What you need to do => Look through the data below. Collect every line where the word "Tanzania" occurs.

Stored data
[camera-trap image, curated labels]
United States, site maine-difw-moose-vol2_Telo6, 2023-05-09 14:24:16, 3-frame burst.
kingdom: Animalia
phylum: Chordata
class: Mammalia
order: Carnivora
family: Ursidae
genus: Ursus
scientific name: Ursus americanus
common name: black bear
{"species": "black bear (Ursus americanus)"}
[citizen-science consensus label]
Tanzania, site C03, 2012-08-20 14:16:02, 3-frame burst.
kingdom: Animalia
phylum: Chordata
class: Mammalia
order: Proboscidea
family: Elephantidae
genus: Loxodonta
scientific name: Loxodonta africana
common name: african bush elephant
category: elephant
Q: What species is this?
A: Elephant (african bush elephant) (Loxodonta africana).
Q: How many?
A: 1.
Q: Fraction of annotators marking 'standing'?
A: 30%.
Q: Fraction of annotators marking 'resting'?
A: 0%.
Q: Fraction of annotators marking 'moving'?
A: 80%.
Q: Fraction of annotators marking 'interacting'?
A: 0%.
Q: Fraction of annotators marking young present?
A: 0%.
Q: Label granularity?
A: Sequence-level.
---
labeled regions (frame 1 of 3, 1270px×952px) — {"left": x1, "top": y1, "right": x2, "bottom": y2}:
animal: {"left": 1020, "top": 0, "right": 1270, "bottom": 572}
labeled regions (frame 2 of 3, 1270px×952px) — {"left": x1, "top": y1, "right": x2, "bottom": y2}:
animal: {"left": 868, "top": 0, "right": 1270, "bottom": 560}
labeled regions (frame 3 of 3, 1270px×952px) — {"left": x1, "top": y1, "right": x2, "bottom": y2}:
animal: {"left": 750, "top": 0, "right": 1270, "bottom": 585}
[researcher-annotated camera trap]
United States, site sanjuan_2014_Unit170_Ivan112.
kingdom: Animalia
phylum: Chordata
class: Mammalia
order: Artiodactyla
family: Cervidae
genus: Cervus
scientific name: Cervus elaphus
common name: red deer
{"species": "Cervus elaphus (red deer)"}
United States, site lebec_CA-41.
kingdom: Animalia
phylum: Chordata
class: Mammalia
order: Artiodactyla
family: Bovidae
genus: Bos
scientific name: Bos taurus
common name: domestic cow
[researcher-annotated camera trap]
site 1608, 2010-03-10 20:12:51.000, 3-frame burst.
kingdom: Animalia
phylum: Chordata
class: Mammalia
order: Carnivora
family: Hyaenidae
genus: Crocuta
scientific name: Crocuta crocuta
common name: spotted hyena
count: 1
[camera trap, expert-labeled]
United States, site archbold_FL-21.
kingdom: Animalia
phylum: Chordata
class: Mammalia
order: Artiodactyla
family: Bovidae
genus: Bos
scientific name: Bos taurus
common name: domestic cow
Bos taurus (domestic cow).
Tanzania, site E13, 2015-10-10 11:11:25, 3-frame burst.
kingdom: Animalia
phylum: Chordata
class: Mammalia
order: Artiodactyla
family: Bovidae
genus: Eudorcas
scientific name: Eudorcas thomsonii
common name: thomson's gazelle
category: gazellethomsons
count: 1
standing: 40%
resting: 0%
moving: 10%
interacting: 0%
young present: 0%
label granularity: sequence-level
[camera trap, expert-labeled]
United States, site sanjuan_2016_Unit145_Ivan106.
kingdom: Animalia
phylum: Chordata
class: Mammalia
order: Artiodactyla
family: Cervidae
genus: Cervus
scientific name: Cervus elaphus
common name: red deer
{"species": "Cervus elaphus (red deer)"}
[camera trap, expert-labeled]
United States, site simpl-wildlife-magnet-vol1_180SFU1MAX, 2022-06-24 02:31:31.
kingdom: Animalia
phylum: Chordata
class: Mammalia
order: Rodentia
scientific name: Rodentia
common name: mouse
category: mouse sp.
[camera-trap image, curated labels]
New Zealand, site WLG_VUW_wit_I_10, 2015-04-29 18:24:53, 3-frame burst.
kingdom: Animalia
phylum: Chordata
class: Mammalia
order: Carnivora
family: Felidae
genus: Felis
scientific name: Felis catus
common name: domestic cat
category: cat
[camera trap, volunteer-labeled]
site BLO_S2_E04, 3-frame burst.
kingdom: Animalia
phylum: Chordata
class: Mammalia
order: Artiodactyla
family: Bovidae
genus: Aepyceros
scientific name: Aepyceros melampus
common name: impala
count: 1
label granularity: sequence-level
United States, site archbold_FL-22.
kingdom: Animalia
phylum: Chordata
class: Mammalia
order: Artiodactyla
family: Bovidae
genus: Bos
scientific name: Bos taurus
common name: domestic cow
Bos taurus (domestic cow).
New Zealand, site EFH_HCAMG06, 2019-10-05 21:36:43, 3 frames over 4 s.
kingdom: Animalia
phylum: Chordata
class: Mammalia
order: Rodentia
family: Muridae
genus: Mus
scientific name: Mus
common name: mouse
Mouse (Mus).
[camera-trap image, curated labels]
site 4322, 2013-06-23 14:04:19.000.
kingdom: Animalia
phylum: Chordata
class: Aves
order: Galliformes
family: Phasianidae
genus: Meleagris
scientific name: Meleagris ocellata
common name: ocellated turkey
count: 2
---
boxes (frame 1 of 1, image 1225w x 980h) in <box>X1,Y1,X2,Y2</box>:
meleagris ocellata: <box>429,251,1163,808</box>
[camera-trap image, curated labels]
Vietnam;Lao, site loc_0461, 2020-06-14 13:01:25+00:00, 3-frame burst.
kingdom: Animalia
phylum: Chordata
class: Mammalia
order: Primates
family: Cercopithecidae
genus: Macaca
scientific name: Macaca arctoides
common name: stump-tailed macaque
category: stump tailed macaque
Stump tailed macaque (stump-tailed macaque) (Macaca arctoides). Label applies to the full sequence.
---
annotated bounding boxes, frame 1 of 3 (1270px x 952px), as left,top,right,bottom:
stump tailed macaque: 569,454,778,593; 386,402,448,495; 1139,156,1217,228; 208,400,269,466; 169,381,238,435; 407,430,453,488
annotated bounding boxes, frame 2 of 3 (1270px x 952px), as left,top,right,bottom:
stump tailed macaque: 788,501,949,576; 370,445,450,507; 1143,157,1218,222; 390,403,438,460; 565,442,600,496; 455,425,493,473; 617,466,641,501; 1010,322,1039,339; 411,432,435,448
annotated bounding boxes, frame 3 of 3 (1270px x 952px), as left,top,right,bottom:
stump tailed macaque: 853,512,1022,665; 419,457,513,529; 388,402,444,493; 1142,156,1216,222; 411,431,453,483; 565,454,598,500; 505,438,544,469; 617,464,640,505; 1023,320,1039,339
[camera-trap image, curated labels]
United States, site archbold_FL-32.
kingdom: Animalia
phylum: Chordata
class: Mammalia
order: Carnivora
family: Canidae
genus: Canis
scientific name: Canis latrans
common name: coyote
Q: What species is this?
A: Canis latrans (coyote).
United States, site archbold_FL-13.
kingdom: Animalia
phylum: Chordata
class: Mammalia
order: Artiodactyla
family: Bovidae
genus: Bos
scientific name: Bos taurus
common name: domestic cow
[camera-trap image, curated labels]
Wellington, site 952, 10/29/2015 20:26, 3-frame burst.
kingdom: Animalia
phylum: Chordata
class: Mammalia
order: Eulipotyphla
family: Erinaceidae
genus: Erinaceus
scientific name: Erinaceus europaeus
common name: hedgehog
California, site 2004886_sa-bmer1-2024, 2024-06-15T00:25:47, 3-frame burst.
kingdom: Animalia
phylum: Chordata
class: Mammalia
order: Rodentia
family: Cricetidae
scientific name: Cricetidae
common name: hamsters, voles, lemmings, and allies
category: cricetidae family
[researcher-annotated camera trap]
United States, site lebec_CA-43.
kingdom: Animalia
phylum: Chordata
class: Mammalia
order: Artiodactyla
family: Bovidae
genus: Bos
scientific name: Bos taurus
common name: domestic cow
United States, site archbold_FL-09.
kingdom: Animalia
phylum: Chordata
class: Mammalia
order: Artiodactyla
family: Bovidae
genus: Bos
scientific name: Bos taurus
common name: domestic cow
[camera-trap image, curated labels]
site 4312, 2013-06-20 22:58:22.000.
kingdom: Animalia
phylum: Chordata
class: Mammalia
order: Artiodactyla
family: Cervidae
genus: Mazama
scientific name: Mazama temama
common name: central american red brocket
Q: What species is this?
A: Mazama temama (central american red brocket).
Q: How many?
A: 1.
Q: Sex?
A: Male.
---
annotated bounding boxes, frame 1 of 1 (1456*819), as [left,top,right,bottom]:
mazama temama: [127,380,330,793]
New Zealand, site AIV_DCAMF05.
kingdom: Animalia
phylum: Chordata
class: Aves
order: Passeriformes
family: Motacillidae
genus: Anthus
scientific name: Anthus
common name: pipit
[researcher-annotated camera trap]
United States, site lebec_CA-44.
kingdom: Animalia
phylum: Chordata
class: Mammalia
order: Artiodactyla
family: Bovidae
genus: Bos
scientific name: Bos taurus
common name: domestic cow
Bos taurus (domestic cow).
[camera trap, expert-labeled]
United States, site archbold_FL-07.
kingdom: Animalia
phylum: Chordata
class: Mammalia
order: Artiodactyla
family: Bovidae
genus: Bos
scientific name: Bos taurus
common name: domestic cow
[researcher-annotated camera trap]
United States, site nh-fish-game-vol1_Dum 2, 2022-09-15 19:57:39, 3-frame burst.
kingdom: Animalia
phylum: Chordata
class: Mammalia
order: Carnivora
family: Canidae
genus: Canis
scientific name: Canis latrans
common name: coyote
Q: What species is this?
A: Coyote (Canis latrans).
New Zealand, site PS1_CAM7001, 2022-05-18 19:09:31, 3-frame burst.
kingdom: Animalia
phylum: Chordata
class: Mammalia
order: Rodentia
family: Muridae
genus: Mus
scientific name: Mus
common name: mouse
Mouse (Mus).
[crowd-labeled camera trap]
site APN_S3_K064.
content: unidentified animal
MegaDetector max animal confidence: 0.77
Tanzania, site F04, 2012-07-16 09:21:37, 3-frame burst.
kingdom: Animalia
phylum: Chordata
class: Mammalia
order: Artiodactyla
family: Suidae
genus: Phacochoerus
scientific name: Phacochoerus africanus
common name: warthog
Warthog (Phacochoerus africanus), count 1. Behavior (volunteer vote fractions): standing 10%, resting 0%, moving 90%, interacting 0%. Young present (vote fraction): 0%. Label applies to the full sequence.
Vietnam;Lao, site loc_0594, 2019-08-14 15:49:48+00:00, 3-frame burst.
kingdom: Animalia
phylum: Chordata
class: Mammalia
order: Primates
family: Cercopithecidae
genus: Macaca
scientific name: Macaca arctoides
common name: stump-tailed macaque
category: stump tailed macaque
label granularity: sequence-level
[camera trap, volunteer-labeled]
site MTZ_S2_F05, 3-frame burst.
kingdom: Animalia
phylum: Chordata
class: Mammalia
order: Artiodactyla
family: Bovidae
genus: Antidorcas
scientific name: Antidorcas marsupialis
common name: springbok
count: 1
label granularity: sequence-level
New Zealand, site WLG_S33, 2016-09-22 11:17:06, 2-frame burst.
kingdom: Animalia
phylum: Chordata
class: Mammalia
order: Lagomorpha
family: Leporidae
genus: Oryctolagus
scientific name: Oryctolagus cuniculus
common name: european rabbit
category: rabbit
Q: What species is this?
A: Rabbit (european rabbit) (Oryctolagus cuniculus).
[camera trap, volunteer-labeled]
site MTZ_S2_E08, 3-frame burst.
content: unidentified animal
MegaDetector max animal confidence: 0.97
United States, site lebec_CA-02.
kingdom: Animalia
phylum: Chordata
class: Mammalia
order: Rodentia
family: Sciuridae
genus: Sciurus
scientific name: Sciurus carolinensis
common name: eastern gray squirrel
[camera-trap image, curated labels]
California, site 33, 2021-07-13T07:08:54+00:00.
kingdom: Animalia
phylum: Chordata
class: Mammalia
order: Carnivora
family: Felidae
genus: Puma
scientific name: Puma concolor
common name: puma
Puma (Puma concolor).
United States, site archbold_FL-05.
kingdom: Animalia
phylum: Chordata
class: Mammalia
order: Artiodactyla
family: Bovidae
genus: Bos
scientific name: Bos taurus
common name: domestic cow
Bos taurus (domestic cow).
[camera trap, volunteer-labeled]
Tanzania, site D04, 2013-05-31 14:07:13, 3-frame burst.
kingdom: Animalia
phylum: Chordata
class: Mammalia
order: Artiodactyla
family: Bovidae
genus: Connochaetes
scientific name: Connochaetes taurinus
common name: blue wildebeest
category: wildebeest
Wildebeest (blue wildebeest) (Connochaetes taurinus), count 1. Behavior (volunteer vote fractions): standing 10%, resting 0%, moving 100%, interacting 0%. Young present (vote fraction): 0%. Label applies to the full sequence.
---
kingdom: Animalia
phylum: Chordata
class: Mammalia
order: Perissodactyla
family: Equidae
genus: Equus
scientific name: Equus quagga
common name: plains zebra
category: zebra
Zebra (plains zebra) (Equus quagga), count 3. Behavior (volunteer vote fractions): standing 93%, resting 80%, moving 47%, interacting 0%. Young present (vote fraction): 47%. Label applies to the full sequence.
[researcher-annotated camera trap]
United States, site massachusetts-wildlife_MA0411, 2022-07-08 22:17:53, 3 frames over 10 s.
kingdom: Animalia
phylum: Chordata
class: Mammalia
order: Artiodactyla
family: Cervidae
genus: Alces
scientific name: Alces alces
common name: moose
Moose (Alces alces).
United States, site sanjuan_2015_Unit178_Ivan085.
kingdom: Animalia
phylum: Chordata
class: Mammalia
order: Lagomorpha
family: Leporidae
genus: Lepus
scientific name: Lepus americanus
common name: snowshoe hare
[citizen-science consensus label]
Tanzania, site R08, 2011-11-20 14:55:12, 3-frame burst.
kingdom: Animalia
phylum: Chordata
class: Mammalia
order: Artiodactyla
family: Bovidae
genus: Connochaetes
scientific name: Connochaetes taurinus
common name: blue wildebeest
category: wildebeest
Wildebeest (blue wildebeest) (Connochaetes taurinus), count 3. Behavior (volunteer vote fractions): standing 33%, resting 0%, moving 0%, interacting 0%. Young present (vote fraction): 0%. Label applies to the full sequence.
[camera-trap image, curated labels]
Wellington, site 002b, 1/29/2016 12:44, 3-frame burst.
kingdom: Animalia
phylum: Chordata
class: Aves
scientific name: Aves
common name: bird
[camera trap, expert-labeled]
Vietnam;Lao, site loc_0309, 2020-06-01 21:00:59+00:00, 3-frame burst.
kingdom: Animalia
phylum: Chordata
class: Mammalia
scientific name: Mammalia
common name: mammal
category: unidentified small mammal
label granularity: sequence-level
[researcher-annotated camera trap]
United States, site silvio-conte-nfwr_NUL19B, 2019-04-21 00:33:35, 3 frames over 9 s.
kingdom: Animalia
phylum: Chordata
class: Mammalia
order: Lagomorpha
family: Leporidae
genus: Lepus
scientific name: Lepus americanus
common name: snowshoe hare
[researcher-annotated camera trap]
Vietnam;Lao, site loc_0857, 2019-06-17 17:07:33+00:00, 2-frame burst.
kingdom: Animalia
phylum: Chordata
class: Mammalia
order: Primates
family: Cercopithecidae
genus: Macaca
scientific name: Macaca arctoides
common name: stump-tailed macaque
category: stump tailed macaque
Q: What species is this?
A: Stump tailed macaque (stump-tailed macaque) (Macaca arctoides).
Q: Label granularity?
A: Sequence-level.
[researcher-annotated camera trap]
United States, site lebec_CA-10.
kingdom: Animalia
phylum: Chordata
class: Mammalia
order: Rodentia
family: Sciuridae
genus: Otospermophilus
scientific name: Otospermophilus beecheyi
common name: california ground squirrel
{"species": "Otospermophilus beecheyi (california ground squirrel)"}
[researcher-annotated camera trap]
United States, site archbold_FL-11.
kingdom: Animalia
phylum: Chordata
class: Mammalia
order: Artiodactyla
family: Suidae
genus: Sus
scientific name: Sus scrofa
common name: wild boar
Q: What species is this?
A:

Your solution =>
Tanzania, site C03, 2012-08-20 14:16:02, 3-frame burst.
Tanzania, site E13, 2015-10-10 11:11:25, 3-frame burst.
Tanzania, site F04, 2012-07-16 09:21:37, 3-frame burst.
Tanzania, site D04, 2013-05-31 14:07:13, 3-frame burst.
Tanzania, site R08, 2011-11-20 14:55:12, 3-frame burst.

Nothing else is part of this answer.